B. EVOLUTION DES INTERVENTIONS DES AGENCES DE L'EAU DE 1992 À 2001
5. Intervention de M. Daniel BOULNOIS, directeur de l'agence de l'eau Rhin-Meuse
Les agences de l'eau sont beaucoup évoquées depuis le début de ce colloque. En effet, le projet de réforme gouvernementale les pousse aujourd'hui sur le devant de la scène. Selon moi, l'avenir des agences n'est absolument pas menacé. Le travail qu'il reste à accomplir va nécessiter, bien au contraire, qu'on y consacre toute notre énergie.
Comment définir l'action des agences depuis une dizaine d'années ? Elles ont été créées à la fin des années 1960. Les vingt premières années de leur existence, c'est-à-dire de 1970 à 1990 environ, ont permis leur mise en place, leur appropriation et leur reconnaissance par les différents acteurs de l'eau. Il est clair aujourd'hui que leurs méthodes de travail sont complètement intégrées à la politique de l'eau. La signature des contrats pluriannuels avec les collectivités, les programmes de branche sont autant de procédés reconnus qui ont depuis longtemps démontré leur mérite et leurs résultats.
Après avoir connu une sorte d'essoufflement au début des années 1990, le système a été totalement relancé avec la loi de 1992. Ce nouvel élan s'est traduit dans le VI e programme des agences par un doublement de leurs capacités d'intervention. Du reste, ce niveau a été maintenu pour le VII e programme, en vigueur jusqu'à la fin 2001 et, certainement, 2002. Dans ces conditions, elles ont soutenu un grand nombre d'investissements engagés par les collectivités, les industriels ou d'autres acteurs à hauteur de 100 milliards de francs, ce qui représente 180 milliards de francs de travaux sur 10 ans dans des domaines aussi étendus que la collecte et le traitement des eaux usées, l'alimentation en eau potable, la gestion des milieux naturels ou les aides au fonctionnement.
Par ailleurs, la majorité des recettes enregistrées par les agences proviennent des collectivités par le biais de la contre-valeur. Les collectivités contribuent ainsi à hauteur de 60 % aux recettes des agences, 10 % proviennent des industriels, 14 % sont issus des ressources en eau et 14 % des retours de prêts et avances remboursables.

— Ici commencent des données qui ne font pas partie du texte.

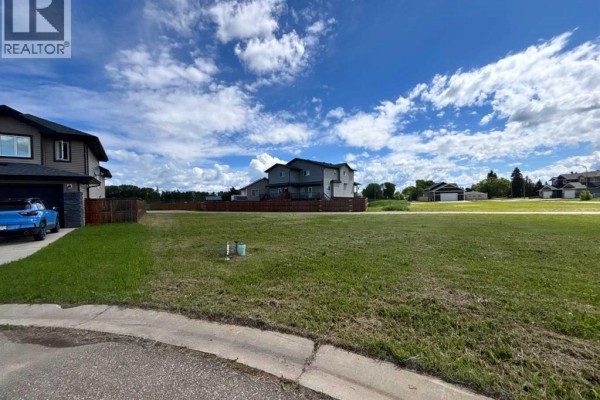 5092 Cornerstone Crescent, High Prairie, AB, photo 2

Les collectivités ont réalisé un nombre d'investissements importants au cours de ces dernières années. Ainsi, entre 1990 et 1997, 58 millions d'équivalents habitants de pollution brute auraient dû être traités. Or la moitié seulement a pu l'être malgré un investissement de 50 milliards de francs et une progression de 7 % par an. Ces facteurs expliquent également les évolutions à la hausse du prix de l'eau. Bien entendu, les élus sont très sensibles à ce type de situation.
Entre 1974 et 1997, les groupes industriels ont, en revanche, réussi à enregistrer de forts taux de dépollution, avec des abattements compris entre 60 et 75 % sur les matières oxydables et les matières toxiques Ces bons résultats ont nécessité, par exemple en 1997, un investissement de 9 milliards de francs avec une progression annuelle de 1,5 %.
L'agriculture représente, pour sa part, un total d'environ 72 millions d'équivalents habitants en termes de pollution brute générée par l'activité d'élevage. Cette quantité de pollution est supérieure au total rejeté par les collectivités et les industriels réunis. Les agences ont mis en place, notamment dans le cadre du PMPOA, un système d'aide dans le VII e programme à hauteur de 3 milliards de francs. Cependant, ces aides ne sont pas encore suffisantes car les investissements se montrent plus élevés que ceux qui avaient été initialement envisagés.
Les efforts consentis par les agences et leurs partenaires portent leurs fruits et des résultats encourageants peuvent être observés directement sur le milieu naturel . A titre d'exemple, sur le Rhin, le pourcentage des points de mesures satisfaisant l'objectif de qualité est passé de 30 % (période 1985-1990) à 80 % en 1999. Les investissements et les actions entreprises ont donc un réel effet sur la qualité des ressources en eau.
On a beaucoup parlé au cours de cette matinée du vote par le Parlement des programmes d'intervention des agences de l'eau. Je rappelle simplement que, dans le système actuel, les programmes des agences de l'eau font déjà l'objet d'une approbation par les cabinets concernés (environnement, budget, Premier ministre) sous une forme qu'il est convenu d'appeler un " bleu de Matignon ". Je ne sais si, entre le dispositif en vigueur et le système futur, le directeur d'agence que je suis doit craindre ou espérer.